- WHAT YOU ARE ASKED TO DO: Extract every line below that contains the word "shelf", copying each such line in full. Case counts.

━━━━

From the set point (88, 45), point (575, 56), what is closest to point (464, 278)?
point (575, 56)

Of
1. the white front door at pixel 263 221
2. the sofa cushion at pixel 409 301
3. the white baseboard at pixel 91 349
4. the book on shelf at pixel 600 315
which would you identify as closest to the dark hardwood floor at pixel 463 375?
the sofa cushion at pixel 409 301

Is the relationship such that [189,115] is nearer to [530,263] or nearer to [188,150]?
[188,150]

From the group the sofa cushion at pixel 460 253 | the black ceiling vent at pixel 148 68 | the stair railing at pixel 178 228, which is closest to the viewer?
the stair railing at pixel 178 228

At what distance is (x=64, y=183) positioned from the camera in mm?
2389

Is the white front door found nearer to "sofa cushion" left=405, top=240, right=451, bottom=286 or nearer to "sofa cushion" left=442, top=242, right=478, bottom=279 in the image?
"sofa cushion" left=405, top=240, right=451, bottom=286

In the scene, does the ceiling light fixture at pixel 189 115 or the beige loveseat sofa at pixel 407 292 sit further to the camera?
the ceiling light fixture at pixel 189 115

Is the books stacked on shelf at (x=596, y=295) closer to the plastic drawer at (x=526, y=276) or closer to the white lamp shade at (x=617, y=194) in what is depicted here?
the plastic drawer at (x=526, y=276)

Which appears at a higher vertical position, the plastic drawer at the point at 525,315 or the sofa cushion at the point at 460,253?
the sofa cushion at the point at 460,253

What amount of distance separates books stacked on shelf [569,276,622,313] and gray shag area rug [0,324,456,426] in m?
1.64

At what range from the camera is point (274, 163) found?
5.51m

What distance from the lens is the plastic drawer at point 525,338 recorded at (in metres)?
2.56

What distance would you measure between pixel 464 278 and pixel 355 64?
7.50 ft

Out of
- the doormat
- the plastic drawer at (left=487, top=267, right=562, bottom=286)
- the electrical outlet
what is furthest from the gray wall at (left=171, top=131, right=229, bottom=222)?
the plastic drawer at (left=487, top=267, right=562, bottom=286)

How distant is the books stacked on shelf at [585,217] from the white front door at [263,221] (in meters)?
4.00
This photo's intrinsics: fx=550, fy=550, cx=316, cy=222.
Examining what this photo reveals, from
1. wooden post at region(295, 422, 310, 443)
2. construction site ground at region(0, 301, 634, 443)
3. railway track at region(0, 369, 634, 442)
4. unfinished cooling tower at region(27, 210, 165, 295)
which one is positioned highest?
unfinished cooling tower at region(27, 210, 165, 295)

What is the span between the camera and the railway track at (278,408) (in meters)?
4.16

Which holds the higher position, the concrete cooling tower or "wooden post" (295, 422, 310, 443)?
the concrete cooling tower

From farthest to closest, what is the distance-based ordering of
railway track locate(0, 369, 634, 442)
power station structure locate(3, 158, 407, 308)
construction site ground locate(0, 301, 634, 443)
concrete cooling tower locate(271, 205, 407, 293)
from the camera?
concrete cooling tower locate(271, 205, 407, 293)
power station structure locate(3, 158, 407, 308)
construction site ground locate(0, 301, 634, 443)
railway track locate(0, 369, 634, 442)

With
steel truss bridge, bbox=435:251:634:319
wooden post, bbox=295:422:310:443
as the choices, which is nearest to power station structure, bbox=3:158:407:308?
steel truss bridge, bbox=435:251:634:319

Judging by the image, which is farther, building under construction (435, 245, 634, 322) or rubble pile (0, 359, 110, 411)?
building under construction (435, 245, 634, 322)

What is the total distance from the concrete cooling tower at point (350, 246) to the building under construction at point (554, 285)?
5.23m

━━━━

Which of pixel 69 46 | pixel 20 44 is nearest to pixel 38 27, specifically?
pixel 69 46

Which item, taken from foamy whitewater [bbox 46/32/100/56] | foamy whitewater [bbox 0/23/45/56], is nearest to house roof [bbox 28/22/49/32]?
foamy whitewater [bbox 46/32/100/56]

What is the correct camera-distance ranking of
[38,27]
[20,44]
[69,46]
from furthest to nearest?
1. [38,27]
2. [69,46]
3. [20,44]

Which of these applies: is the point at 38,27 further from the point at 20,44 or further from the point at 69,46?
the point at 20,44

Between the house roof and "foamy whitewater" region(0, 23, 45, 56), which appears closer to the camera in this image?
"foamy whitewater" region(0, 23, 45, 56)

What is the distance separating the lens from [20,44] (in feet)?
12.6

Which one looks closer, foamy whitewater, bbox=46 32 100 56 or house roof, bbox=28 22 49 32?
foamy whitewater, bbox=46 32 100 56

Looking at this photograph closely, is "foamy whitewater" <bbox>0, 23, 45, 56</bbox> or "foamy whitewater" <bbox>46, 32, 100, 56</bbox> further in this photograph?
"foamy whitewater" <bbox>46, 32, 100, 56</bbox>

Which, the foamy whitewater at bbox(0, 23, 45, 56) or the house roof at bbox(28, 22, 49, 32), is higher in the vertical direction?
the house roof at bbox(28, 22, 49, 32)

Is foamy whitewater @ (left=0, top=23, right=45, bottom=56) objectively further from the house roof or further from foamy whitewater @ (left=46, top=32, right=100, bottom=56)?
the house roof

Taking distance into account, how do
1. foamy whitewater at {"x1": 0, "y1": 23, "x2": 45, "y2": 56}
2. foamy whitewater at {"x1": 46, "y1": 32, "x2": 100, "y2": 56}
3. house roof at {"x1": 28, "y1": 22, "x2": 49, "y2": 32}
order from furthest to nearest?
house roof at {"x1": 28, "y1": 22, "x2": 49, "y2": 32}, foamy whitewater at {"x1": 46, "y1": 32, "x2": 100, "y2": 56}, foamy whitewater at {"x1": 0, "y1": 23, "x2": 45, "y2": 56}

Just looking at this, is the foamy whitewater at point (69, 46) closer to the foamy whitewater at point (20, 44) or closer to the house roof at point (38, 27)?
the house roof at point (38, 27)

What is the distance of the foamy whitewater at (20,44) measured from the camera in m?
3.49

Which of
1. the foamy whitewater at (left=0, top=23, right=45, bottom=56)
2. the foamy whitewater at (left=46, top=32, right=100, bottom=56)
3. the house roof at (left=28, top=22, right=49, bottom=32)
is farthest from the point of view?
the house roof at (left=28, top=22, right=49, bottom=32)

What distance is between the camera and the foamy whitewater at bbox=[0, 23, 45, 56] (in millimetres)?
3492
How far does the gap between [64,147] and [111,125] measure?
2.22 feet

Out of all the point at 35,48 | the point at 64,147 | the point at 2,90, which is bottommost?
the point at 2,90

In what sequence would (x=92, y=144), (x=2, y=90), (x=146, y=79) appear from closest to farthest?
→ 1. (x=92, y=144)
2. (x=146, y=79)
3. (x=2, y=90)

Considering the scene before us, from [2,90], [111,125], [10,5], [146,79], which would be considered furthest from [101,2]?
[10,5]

━━━━

- ANSWER TO THIS EXERCISE:
4. the book on shelf at pixel 600 315
Is the books stacked on shelf at (x=596, y=295) closer to the plastic drawer at (x=526, y=276) or closer to the white lamp shade at (x=617, y=194) in what is depicted here?
What amount of distance separates books stacked on shelf [569,276,622,313] and gray shag area rug [0,324,456,426] in m?
How distant is the books stacked on shelf at [585,217] from the white front door at [263,221] (in meters)?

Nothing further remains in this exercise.